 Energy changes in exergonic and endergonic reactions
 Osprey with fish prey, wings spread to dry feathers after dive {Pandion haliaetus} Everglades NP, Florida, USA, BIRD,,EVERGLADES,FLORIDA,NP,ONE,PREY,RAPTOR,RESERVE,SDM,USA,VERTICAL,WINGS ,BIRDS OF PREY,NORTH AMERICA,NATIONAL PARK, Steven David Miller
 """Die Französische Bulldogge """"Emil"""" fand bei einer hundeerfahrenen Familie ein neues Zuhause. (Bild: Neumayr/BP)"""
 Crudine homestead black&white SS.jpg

* * *

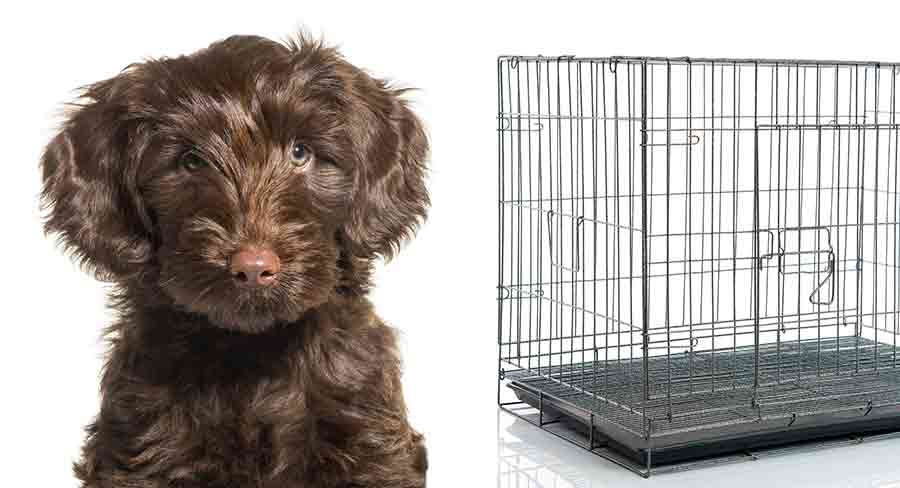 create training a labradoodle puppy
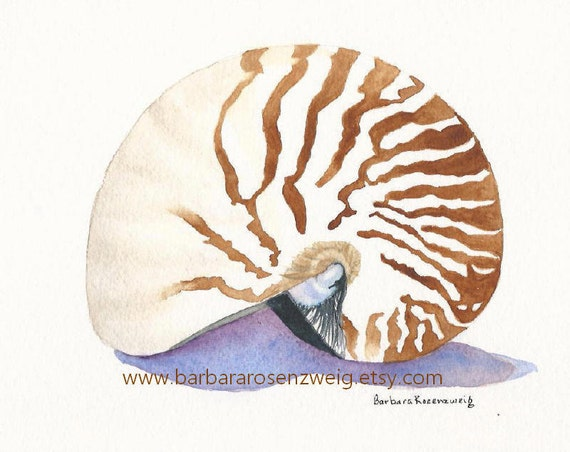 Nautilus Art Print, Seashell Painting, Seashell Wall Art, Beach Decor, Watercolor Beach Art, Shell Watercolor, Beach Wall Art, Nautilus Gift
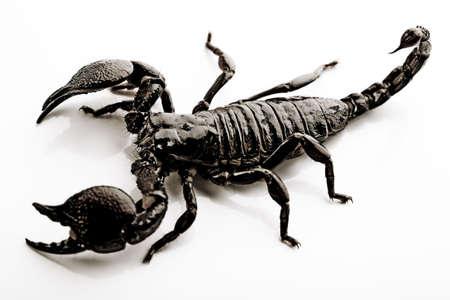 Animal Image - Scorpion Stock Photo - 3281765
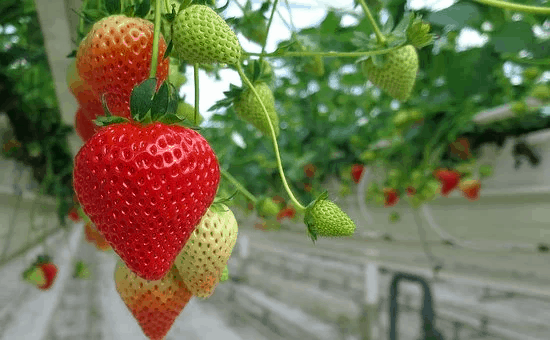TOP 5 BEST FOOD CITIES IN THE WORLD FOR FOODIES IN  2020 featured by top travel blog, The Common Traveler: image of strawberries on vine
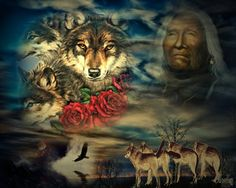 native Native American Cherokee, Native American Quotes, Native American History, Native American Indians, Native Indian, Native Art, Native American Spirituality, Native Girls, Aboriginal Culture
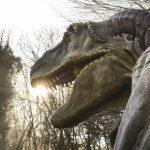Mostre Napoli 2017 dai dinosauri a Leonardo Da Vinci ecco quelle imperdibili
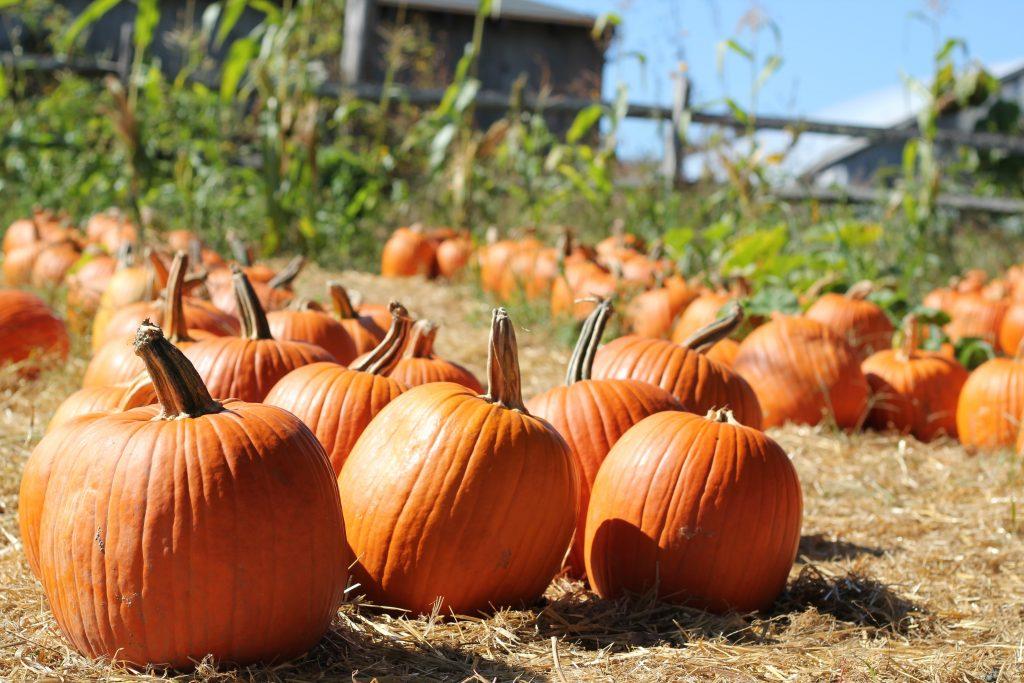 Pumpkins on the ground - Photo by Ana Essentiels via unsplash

Exercise objective:
Above are some entries. Restate word for word the lines from the one holding "native Native American" through the one holding "Mostre Napoli 2017", but not the pictures.

Written response:
 native Native American Cherokee, Native American Quotes, Native American History, Native American Indians, Native Indian, Native Art, Native American Spirituality, Native Girls, Aboriginal Culture
Mostre Napoli 2017 dai dinosauri a Leonardo Da Vinci ecco quelle imperdibili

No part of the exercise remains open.